● **GOAL OF THE EXERCISE**:
Whenever a line below includes the string "effective", show it.

DATA SHOWN: Begin

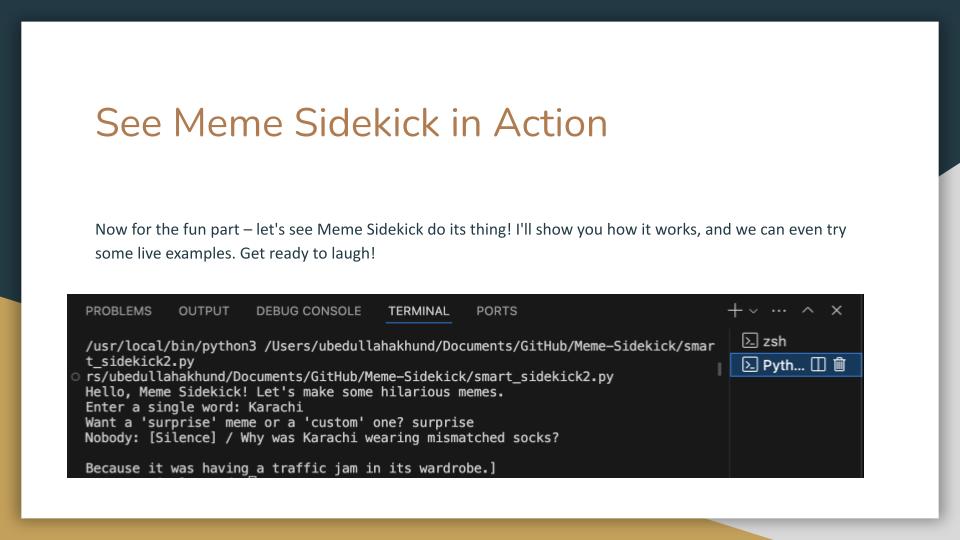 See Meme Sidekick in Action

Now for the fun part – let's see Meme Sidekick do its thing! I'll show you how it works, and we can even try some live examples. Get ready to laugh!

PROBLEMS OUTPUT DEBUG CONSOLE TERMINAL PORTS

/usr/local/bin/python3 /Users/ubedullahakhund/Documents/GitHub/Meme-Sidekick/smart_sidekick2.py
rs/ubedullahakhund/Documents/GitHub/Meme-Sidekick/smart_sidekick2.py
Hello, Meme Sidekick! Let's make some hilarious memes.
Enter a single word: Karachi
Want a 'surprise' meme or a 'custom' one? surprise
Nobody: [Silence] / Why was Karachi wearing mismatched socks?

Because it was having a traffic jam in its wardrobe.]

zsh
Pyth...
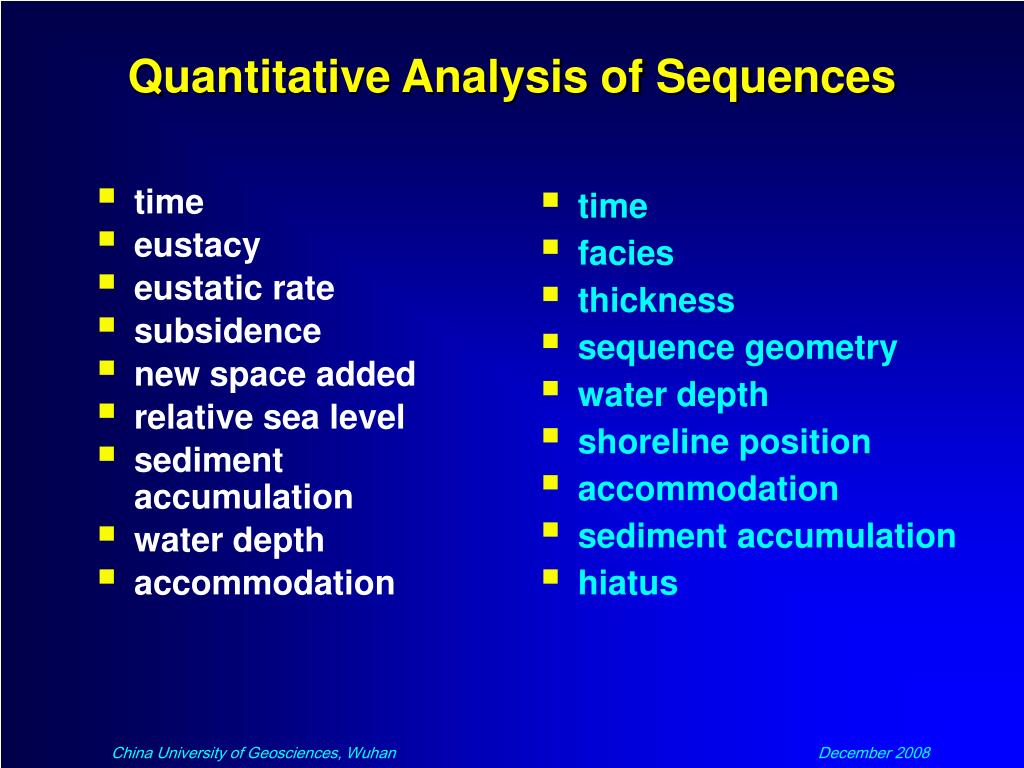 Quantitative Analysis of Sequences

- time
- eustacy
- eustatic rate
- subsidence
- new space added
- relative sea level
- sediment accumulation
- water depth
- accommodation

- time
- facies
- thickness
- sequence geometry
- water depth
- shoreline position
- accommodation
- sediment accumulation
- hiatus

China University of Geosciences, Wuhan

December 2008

DATA SHOWN: End
DATA SHOWN: Begin

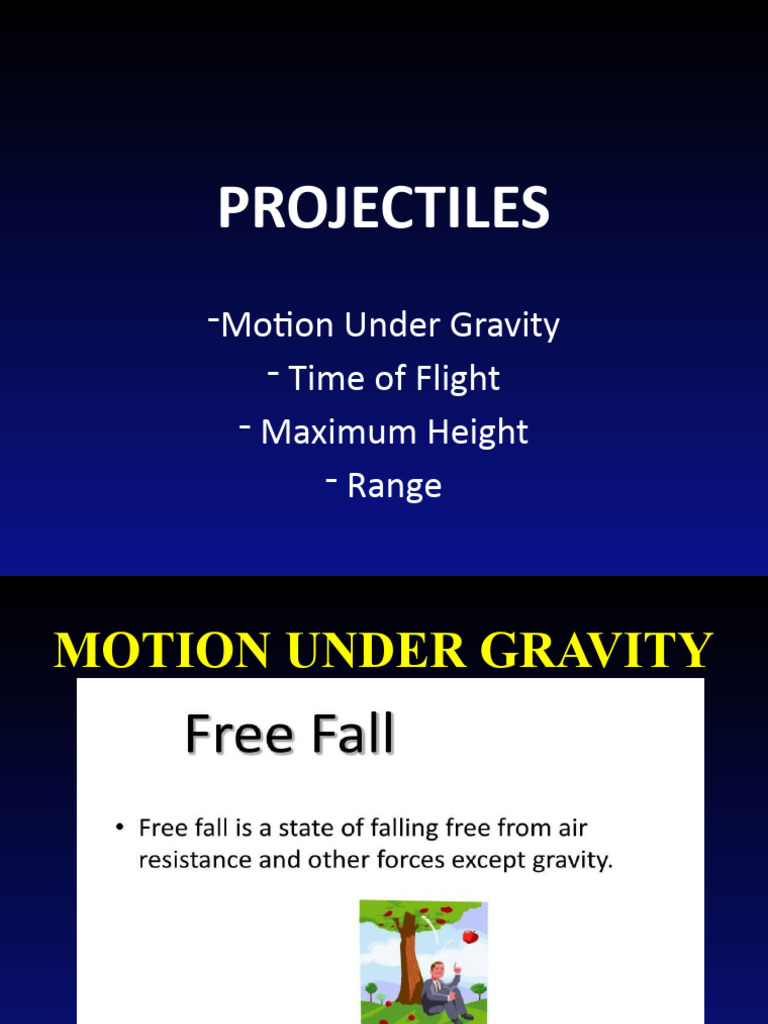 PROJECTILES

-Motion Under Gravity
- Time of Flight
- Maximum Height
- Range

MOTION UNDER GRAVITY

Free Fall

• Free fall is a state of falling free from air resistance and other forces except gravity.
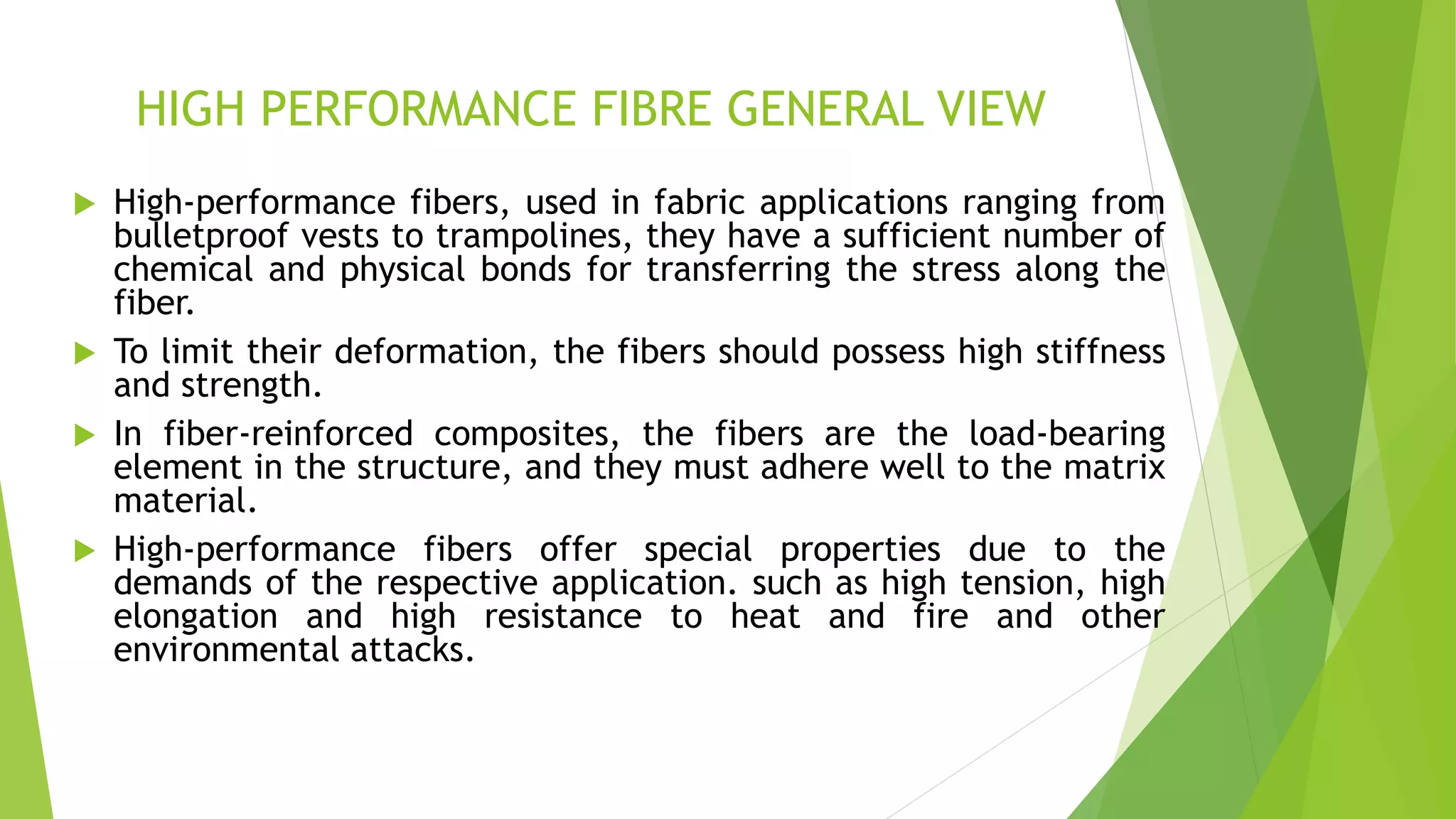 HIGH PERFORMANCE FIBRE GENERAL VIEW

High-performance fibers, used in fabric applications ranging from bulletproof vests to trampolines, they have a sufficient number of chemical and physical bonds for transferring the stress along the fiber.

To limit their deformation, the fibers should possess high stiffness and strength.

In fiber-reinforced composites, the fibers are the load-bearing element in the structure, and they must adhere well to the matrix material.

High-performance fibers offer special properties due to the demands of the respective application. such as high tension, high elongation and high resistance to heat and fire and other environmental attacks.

DATA SHOWN: End
DATA SHOWN: Begin

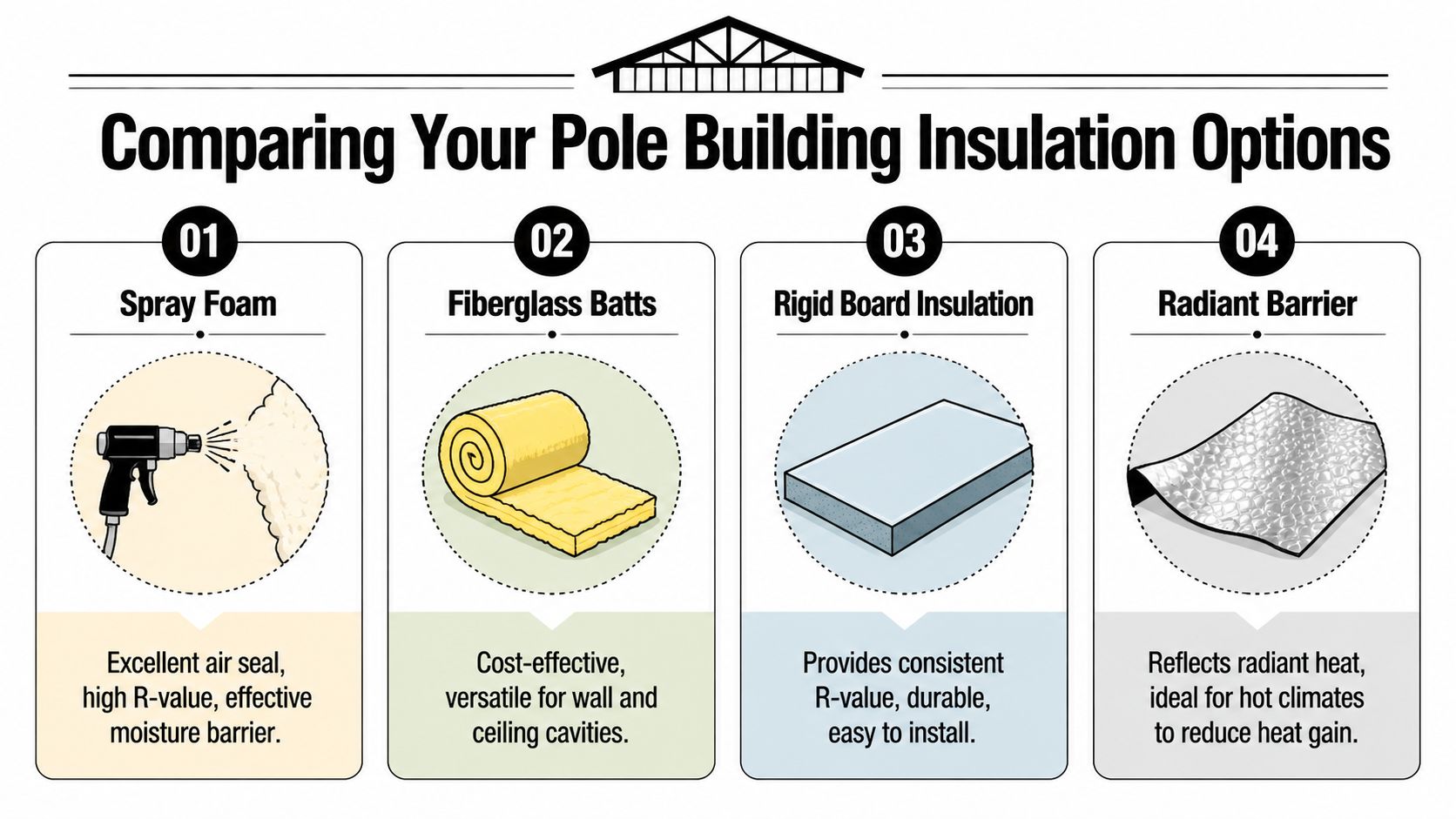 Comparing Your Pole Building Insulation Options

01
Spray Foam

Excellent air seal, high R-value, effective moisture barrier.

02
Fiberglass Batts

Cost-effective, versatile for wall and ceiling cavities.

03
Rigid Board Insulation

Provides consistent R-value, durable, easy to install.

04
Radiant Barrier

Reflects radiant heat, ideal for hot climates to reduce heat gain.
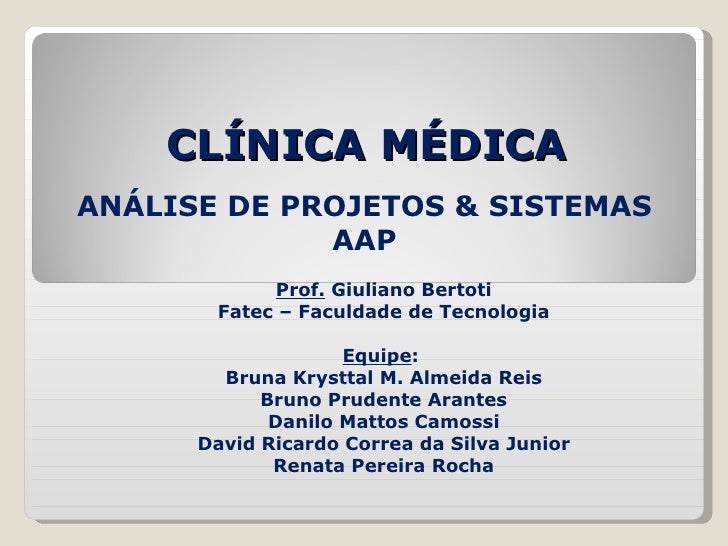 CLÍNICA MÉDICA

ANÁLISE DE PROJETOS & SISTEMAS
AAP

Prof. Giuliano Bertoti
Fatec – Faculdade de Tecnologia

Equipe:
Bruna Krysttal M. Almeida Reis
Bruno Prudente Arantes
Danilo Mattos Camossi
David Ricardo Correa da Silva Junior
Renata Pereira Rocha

DATA SHOWN: End

● **ANSWER TO THIS TASK**:
Excellent air seal, high R-value, effective moisture barrier.
Cost-effective, versatile for wall and ceiling cavities.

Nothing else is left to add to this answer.